───── Text excerpt ─────

Weathering a Serious Illness
When a serious illness strikes you or a family member, you are often faced
with daunting financial and emotional challenges. While health crises can be
overwhelming in their magnitude and unpredictability, planning for unpleasant
contingencies can eliminate some of the problems you might face. Expecting
the worst can seem overwhelming, but there are good reasons to plan for a crisis.
The
skyrocketing costs associated with even preventive health care can quickly
drain savings. A 2005 Harvard study found that medical causes were cited in
roughly half of personal bankruptcies in 2001, meaning approximately 2 million
Americans that year were pushed into bankruptcy by illness. Some 75 percent
of those had medical insurance when their illness started. The average debtor
in the study was a 41-year-old woman with children and at least some college
education. Short of insolvency, an incapacitating illness can alter your long-term
plans and force you to reassess your goals.
Preventive medicine
Educate yourself. This is especially important
for women, who traditionally were socialized to leave the financial details
to the men in their lives. You should have the following items in place before
illness strikes:
- A file for important papers: A fireproof box in your home
can store copies of wills, health care directives, tax returns, automobile
titles and registrations, birth and marriage certificates, passports, insurance
policies, funeral instructions, powers of attorney, and other critical information,
making it easy for you or a family member to locate them quickly.

─────

> Action item:
Rewrite the serious-illness text from the words "Weathering a Serious" through the words "for a crisis.", substituting "staggering" for every occurrence of "overwhelming".

───── Dataset extract ─────

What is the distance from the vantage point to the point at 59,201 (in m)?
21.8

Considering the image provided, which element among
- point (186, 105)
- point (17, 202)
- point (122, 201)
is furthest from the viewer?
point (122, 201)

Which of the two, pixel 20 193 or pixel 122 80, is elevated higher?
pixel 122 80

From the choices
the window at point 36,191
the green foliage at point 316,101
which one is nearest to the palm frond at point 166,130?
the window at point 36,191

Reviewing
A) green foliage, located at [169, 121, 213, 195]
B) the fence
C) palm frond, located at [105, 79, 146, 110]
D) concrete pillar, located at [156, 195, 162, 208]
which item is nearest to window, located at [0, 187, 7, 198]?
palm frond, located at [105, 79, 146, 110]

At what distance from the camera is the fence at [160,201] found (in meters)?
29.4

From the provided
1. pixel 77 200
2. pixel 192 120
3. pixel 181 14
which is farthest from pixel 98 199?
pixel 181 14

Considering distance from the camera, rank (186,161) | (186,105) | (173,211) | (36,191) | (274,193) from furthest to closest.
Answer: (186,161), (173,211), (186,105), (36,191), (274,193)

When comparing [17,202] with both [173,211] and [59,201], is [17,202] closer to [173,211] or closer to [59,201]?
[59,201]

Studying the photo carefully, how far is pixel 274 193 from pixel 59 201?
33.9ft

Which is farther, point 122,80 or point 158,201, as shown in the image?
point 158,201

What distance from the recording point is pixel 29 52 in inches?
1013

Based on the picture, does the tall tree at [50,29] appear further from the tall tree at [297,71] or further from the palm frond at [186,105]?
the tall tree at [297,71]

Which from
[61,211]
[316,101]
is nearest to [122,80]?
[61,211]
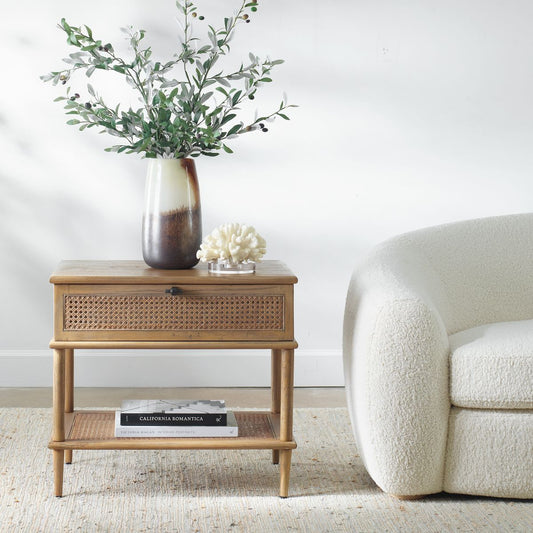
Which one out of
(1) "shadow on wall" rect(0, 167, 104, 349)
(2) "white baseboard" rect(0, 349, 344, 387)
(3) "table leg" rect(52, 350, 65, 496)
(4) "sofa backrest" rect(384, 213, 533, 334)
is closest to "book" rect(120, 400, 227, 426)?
(3) "table leg" rect(52, 350, 65, 496)

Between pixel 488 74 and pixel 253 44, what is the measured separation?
92 cm

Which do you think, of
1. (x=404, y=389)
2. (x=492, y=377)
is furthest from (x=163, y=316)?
(x=492, y=377)

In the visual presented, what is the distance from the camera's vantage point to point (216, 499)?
212 centimetres

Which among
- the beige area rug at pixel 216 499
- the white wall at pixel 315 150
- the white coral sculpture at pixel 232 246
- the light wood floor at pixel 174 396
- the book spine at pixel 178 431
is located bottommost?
the beige area rug at pixel 216 499

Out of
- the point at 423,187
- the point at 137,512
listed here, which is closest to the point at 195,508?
the point at 137,512

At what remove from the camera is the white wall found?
126 inches

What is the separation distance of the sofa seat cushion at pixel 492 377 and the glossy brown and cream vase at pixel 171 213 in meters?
0.73

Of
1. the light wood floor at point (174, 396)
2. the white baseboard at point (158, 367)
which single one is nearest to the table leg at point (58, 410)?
the light wood floor at point (174, 396)

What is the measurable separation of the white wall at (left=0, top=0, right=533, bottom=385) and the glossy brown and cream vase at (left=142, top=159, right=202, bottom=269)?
1.06 m

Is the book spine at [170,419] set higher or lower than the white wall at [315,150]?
lower

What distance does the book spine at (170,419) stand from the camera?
2.14 m

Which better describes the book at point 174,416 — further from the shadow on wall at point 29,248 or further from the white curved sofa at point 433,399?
the shadow on wall at point 29,248

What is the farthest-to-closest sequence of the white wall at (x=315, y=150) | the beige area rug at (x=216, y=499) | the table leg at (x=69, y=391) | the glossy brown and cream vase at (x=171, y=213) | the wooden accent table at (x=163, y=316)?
the white wall at (x=315, y=150) → the table leg at (x=69, y=391) → the glossy brown and cream vase at (x=171, y=213) → the wooden accent table at (x=163, y=316) → the beige area rug at (x=216, y=499)

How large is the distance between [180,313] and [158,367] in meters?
1.27
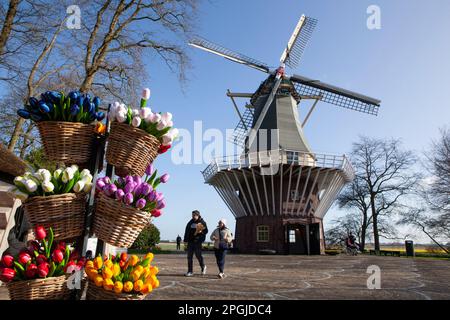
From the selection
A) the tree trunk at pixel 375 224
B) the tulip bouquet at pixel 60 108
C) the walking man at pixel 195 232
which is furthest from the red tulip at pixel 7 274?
the tree trunk at pixel 375 224

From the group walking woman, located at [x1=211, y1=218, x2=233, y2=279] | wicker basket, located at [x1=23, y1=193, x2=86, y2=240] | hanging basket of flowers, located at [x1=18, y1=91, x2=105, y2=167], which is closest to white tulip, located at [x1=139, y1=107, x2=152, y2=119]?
hanging basket of flowers, located at [x1=18, y1=91, x2=105, y2=167]

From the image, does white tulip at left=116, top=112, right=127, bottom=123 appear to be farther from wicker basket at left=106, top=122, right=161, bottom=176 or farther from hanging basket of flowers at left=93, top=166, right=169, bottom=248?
hanging basket of flowers at left=93, top=166, right=169, bottom=248

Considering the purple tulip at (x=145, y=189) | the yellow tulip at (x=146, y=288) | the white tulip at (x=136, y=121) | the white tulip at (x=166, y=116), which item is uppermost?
the white tulip at (x=166, y=116)

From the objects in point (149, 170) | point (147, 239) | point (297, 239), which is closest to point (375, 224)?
point (297, 239)

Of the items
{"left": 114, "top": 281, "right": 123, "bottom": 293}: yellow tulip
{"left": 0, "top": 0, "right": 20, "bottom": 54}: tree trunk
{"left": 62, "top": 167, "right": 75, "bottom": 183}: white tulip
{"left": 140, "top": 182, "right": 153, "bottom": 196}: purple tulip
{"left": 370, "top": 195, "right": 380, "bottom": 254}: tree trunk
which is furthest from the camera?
{"left": 370, "top": 195, "right": 380, "bottom": 254}: tree trunk

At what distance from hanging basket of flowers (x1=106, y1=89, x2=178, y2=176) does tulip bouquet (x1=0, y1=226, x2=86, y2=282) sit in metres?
0.79

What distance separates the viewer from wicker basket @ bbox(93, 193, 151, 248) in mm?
2348

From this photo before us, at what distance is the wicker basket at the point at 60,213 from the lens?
2271 mm

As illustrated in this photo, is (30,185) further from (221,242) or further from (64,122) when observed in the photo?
(221,242)

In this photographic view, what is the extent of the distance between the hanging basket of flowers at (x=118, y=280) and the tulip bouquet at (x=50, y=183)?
58cm

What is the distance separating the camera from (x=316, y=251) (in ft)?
75.5

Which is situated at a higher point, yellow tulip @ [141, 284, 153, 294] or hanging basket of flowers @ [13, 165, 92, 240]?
hanging basket of flowers @ [13, 165, 92, 240]

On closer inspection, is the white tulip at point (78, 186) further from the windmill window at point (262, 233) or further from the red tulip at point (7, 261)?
the windmill window at point (262, 233)
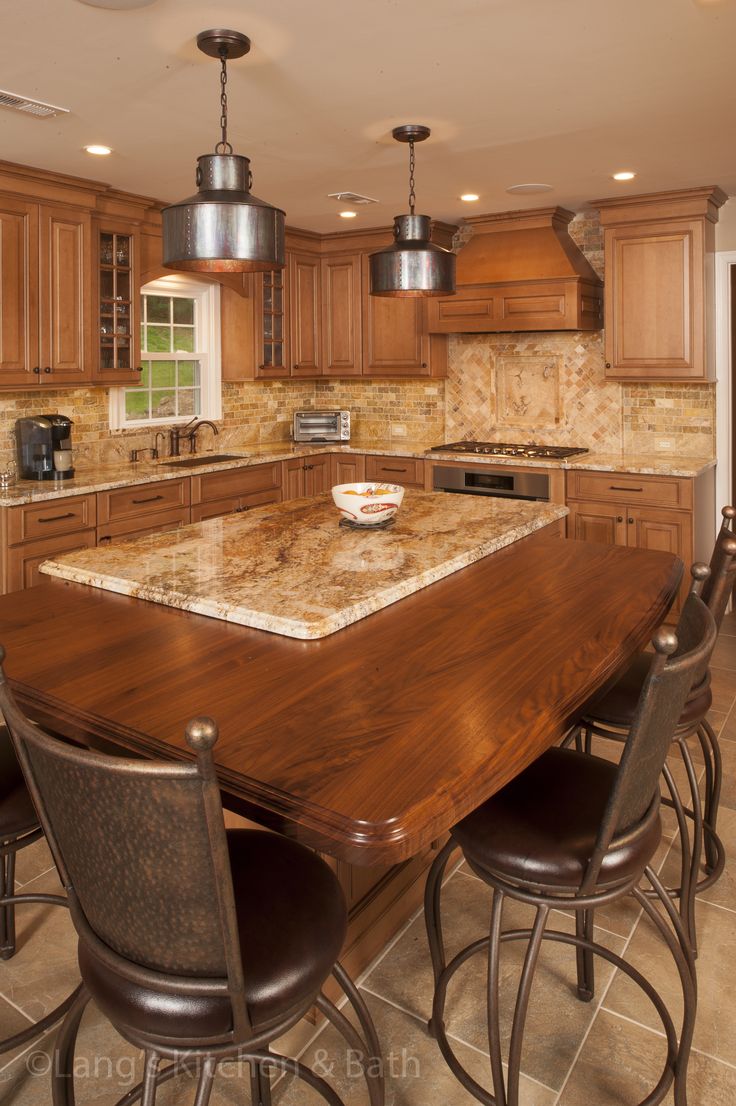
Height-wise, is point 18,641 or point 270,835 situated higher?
point 18,641

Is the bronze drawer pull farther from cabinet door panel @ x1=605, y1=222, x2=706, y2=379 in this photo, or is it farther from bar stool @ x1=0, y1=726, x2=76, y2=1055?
cabinet door panel @ x1=605, y1=222, x2=706, y2=379

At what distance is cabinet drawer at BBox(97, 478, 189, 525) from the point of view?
4.60 meters

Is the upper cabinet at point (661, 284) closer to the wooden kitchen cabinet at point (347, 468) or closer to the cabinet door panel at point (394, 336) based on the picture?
the cabinet door panel at point (394, 336)

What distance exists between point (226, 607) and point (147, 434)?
3844mm

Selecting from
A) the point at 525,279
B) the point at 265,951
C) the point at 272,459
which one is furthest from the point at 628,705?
the point at 272,459

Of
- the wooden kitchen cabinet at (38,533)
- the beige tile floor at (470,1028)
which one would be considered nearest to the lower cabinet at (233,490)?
the wooden kitchen cabinet at (38,533)

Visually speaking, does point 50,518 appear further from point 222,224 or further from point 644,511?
point 644,511

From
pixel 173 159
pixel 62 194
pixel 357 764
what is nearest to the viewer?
pixel 357 764

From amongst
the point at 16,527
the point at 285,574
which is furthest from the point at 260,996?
the point at 16,527

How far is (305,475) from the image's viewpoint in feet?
20.1

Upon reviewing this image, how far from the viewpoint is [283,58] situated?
110 inches

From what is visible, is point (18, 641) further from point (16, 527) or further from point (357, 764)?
point (16, 527)

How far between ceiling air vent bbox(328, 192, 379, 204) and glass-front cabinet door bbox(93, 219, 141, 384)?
120 centimetres

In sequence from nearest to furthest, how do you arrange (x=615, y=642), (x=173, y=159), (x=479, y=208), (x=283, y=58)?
(x=615, y=642)
(x=283, y=58)
(x=173, y=159)
(x=479, y=208)
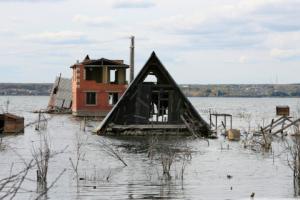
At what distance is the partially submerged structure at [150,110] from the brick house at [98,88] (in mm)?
23119

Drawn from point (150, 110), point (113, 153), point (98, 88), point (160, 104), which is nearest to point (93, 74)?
point (98, 88)

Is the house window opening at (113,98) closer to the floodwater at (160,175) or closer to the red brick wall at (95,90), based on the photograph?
the red brick wall at (95,90)

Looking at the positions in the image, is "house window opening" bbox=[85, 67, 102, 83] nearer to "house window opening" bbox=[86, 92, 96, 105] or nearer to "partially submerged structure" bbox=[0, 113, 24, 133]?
"house window opening" bbox=[86, 92, 96, 105]

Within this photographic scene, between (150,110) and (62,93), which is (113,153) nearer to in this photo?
(150,110)

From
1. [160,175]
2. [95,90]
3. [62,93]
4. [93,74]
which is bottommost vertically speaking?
[160,175]

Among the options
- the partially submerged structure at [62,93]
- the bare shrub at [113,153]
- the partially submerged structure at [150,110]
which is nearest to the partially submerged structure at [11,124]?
the partially submerged structure at [150,110]

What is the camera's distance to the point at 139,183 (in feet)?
70.9

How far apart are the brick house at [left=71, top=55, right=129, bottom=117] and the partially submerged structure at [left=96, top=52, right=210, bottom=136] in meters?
23.1

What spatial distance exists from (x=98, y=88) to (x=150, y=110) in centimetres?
2396

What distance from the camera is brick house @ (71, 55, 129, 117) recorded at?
68.5 metres

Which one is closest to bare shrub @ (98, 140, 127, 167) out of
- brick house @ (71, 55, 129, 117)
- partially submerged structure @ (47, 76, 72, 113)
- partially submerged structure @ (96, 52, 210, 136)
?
partially submerged structure @ (96, 52, 210, 136)

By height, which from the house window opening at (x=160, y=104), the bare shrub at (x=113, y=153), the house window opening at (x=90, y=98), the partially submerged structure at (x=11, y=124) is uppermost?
the house window opening at (x=90, y=98)

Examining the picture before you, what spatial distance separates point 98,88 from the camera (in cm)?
6856

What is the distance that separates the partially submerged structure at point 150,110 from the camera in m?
43.7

─────

> Exercise answer:
Weathering a Serious Illness
When a serious illness strikes you or a family member, you are often faced
with daunting financial and emotional challenges. While health crises can be
staggering in their magnitude and unpredictability, planning for unpleasant
contingencies can eliminate some of the problems you might face. Expecting
the worst can seem staggering, but there are good reasons to plan for a crisis.